Storia. - Il territorio pratese fu probabilmente colonizzato dagli Etruschi, dopo che ebbero respinto i Liguri insediati sul monte della Calvana. Fitti furono i coloni militari romani, come le persistenti linee della centuriazione ancora rivelano, in special modo lungo la via Clodia e l'altra che da Carmignano portava e porta in Val di Bisenzio o, per mezzo di una deviazione a Ponte a Zani, in Mugello. Nella fertile pianura presero stanza numerosi gruppi di Longobardi, facenti capo al Borgo al Cornio, sorto imorno alla pieve (oggi cattedrale) di S. Stefano: nell'800 vi era uno scabino dipendente dal gastaldo, poi conte, di Pistoia. Nell'alto Medioevo il territorio pratese fu compreso sotto l'unica denominazione di Pezzanese o Piazzanese. Le vecchie fortificazioni del Borgo vennero presto eclissate dalla Fortezza, dimora degli Alberti, conti della zona, eretta nell'attigua località di Prato. Qui nel corso del sec. IX si sviluppò un aggregato sociale che nel successivo incorporò il Borgo stesso creando l'odierna città. Nel 1142 già erano in vita i consoli del comune, il quale, per resistere ai tentativi di egemonia politica da parte di Pistoia, seguì sempre le sorti di Firenze. Questa, domata Pistoia ai primi del Trecento, tentò di assorbire il piccolo comune, il quale fu costretto a darsi agli Angiò, e ne fu tradito, perché la regina Giovanna nel 1351 lo vendette a Firenze. Persa l'autonomia, decadde anche la fiorente industria: solo il nome di Francesco Datini primeggia tra quelli dei grandi mercanti della fine del 1300 e del principio del 1400. L'infiammata predicazione del Savonarola generò un guizzo di vitalità duramente scontato col tragico sacco del 1512, dato dalle truppe comandate da Raimondo de Cardona. Pur essendo fedelissima alla stirpe medicea e poi alla lorenese, Prato oppose ostinata resistenza alle riforme del vescovo Scipione de' Ricci. L'unità italiana vi ebbe caldi fautori capeggiati da Cesare Guasti, Giuseppe Silvestri, Atto Vannucci; e noti sono i nomi di Giuseppe Mazzoni, Ermolao Rubieri e Pier Cironi.

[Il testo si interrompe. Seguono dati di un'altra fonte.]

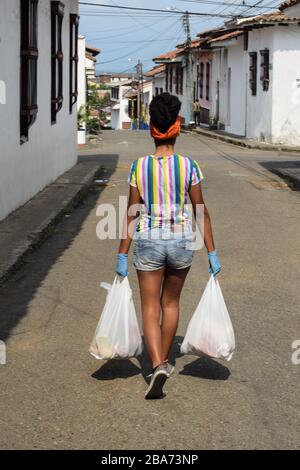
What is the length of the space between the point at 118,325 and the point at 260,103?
28.7 m

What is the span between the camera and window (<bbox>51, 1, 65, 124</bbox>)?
16.1 m

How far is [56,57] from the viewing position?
16219 mm

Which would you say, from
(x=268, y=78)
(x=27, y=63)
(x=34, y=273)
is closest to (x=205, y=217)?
(x=34, y=273)

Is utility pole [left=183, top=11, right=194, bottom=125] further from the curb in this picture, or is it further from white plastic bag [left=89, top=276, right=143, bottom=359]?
white plastic bag [left=89, top=276, right=143, bottom=359]

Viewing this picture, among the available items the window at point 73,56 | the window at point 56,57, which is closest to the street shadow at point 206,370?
the window at point 56,57

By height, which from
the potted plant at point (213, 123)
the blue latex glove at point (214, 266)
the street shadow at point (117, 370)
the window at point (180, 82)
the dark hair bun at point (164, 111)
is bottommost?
the street shadow at point (117, 370)

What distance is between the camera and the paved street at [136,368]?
4500mm

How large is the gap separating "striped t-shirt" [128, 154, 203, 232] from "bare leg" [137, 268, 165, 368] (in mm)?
291

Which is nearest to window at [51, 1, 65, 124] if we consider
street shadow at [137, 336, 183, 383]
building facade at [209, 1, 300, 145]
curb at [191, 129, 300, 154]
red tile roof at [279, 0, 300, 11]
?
red tile roof at [279, 0, 300, 11]

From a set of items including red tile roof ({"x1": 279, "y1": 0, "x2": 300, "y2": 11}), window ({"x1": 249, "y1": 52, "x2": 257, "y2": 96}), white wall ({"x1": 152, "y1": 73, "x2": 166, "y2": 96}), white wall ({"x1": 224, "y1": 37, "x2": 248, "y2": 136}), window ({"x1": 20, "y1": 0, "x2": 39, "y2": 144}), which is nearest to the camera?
window ({"x1": 20, "y1": 0, "x2": 39, "y2": 144})

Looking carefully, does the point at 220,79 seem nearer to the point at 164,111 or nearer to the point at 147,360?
the point at 147,360

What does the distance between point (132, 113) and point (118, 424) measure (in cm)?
8550

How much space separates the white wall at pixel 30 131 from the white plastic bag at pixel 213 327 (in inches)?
242

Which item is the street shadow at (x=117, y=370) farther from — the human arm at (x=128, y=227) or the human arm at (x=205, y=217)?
the human arm at (x=205, y=217)
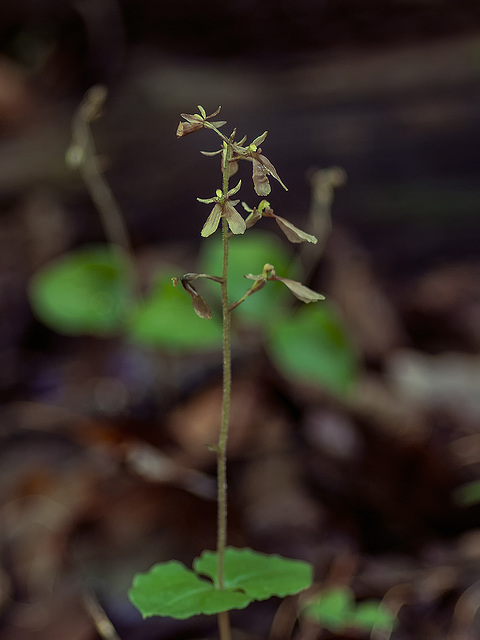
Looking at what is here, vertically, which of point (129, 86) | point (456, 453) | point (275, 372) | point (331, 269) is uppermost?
point (129, 86)

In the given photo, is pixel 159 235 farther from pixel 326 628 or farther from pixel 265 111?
pixel 326 628

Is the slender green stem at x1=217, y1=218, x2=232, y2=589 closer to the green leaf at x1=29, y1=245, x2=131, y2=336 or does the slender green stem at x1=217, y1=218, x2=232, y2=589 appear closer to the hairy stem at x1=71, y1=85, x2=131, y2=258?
the hairy stem at x1=71, y1=85, x2=131, y2=258

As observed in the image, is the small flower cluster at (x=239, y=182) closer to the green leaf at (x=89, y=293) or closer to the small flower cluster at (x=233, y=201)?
the small flower cluster at (x=233, y=201)

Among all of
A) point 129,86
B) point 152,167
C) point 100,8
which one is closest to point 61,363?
point 152,167

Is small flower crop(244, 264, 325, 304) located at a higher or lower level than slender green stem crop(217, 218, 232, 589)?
higher

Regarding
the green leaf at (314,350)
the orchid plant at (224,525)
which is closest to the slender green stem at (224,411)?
the orchid plant at (224,525)

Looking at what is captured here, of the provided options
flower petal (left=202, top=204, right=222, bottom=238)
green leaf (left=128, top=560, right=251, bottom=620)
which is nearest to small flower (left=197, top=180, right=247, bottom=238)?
flower petal (left=202, top=204, right=222, bottom=238)

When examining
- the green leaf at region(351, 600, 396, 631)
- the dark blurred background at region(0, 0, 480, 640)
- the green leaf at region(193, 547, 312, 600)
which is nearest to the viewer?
the green leaf at region(193, 547, 312, 600)
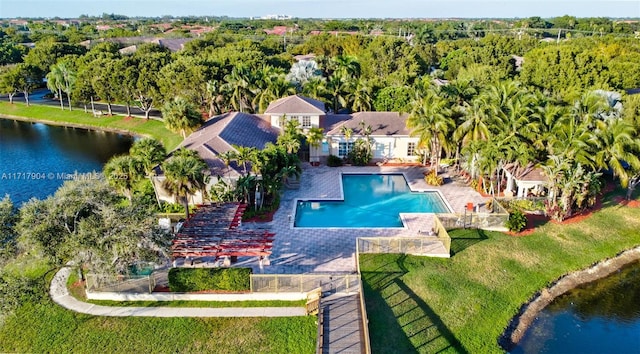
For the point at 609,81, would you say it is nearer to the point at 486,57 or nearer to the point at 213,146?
the point at 486,57

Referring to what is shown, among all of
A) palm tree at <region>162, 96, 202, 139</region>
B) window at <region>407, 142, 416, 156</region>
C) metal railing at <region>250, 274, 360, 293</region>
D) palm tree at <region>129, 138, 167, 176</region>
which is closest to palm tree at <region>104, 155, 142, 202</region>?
palm tree at <region>129, 138, 167, 176</region>

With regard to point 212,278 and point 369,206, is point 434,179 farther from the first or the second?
point 212,278

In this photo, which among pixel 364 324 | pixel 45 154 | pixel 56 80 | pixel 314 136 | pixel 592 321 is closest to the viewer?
pixel 364 324

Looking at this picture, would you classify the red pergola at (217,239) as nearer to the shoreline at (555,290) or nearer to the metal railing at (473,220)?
the metal railing at (473,220)

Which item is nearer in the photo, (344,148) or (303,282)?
(303,282)

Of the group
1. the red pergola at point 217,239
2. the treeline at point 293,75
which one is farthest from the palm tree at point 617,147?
the red pergola at point 217,239

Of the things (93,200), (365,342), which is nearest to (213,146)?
(93,200)

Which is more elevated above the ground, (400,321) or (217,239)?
(217,239)

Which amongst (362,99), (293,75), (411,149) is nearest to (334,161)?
(411,149)
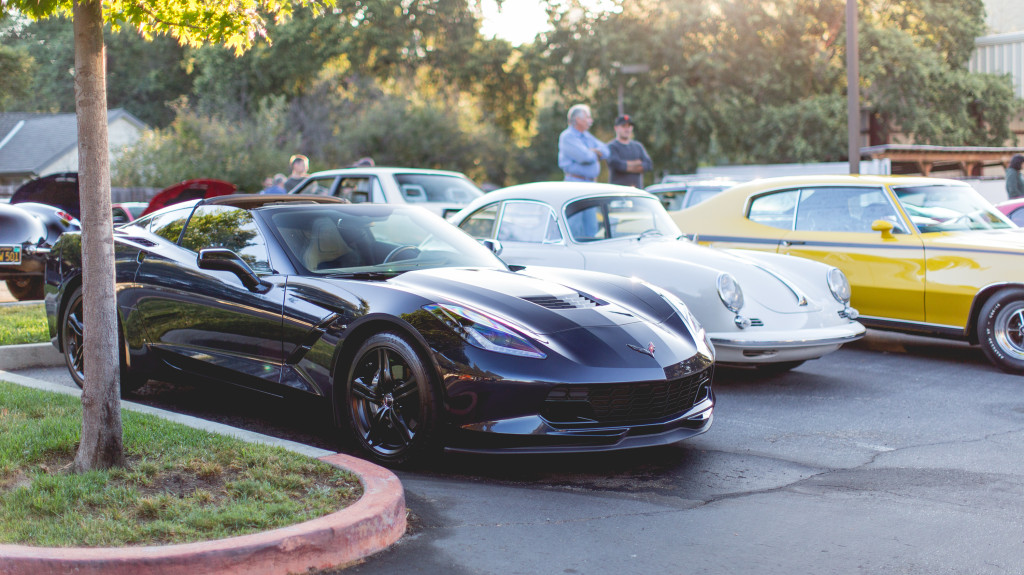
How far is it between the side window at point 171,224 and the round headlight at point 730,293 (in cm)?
353

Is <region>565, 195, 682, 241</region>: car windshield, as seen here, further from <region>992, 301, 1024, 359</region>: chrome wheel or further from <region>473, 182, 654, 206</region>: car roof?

Ecclesiasticamente, Prato nel 1460 fu dichiarata nullius dioecesis, e dall'anno 1653 ebbe proprio vescovato unito personalmente a quello di Pistoia.
Fonti: Guida stor. e bibliograf. degli Arch. e delle Bibl. d'It., I,1, a cura di R. Piattoli; R. Piattoli, I più antichi registri di lettere del Comune di Prato, in Arch. stor. ital., serie 7ª, XVIII (1932); Lo statuto dell'arte dei padroni dei mulini sulla sponda destra del fiume Bisenzio, a cura di R. Piattoli, Prato 1934.